La luce che filtra tra gli alberi è un’immagine molto romantica, ma è anche simbolica. In Giappone questo fenomeno ha una parola tutta sua, ovvero komorebi e non è solo un fenomeno naturale, ma l’invito a cogliere la luce anche nei periodi bui della vita.
In italiano, ma anche in inglese, non esiste una parola che descriva la luce che filtra attraverso gli alberi.

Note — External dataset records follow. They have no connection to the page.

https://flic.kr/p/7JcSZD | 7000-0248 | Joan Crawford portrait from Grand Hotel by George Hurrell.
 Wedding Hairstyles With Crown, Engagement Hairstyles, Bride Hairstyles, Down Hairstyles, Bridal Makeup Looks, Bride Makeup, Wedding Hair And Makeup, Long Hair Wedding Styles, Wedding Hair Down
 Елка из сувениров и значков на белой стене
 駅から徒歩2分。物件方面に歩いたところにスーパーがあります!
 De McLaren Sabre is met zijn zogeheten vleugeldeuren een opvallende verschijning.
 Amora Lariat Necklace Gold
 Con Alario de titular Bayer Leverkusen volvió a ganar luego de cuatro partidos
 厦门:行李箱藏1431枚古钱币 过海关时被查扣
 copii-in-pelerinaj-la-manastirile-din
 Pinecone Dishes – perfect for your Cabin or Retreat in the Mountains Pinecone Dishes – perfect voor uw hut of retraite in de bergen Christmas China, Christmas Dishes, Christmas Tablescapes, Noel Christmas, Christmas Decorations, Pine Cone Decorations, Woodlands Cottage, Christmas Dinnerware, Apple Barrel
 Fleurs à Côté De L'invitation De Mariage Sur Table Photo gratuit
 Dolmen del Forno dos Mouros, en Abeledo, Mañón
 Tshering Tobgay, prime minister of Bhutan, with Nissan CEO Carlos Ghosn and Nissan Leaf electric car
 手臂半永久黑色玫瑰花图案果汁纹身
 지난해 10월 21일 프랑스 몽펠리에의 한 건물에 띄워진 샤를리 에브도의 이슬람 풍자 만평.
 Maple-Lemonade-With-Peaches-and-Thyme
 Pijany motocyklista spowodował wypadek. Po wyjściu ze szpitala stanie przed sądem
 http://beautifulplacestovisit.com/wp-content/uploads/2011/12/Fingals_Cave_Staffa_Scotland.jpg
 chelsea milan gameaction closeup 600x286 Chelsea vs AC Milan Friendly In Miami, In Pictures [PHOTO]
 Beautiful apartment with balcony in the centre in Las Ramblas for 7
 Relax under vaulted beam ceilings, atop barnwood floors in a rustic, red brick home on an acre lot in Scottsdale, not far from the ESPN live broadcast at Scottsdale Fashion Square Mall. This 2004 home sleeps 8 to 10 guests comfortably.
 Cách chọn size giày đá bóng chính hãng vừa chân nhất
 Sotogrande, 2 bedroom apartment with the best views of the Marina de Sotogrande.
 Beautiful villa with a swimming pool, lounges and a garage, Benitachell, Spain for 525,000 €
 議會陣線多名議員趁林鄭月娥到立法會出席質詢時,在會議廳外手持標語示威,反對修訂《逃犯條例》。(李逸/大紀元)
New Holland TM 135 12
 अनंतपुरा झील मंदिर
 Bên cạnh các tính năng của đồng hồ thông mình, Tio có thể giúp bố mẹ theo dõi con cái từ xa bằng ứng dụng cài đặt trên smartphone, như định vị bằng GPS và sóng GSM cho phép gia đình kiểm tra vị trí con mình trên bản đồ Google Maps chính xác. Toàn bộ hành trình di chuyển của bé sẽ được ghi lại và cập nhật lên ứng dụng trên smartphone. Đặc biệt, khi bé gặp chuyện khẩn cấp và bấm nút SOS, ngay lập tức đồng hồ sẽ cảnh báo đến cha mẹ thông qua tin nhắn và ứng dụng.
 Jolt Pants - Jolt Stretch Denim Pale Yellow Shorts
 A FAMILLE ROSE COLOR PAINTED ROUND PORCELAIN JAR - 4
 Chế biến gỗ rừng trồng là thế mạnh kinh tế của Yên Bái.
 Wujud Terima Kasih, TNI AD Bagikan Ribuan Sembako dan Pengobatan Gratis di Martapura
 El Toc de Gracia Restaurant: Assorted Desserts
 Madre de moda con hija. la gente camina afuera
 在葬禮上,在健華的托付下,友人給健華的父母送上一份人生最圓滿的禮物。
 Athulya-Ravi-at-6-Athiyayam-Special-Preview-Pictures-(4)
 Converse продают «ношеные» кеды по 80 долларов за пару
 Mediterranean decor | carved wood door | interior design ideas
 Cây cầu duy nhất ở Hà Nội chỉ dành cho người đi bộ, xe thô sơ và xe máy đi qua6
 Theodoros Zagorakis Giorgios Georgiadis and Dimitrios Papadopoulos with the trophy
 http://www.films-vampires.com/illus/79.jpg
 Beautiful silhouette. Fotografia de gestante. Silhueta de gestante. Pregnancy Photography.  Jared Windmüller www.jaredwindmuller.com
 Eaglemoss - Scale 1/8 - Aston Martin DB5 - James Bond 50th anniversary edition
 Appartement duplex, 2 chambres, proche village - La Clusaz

In Giappone, invece, questo fenomeno è detto komorebi ed una parola molto specifica, composta dai caratteri kanji per albero (木), splendore (漏れ) e sole (日). Il contrasto tra la luce del sole e l'ombra, e il modo in cui le due danzano, è uno spettacolo che da sempre gli artisti cercano di catturare: basta guardare il Sentiero nel giardino e il Bosco di ulivi nel giardino Moreno, entrambe meraviglie di Claude Monet.
Le battute d’arresto sono momenti della vita, che non devono però bloccare l’esistenza umana.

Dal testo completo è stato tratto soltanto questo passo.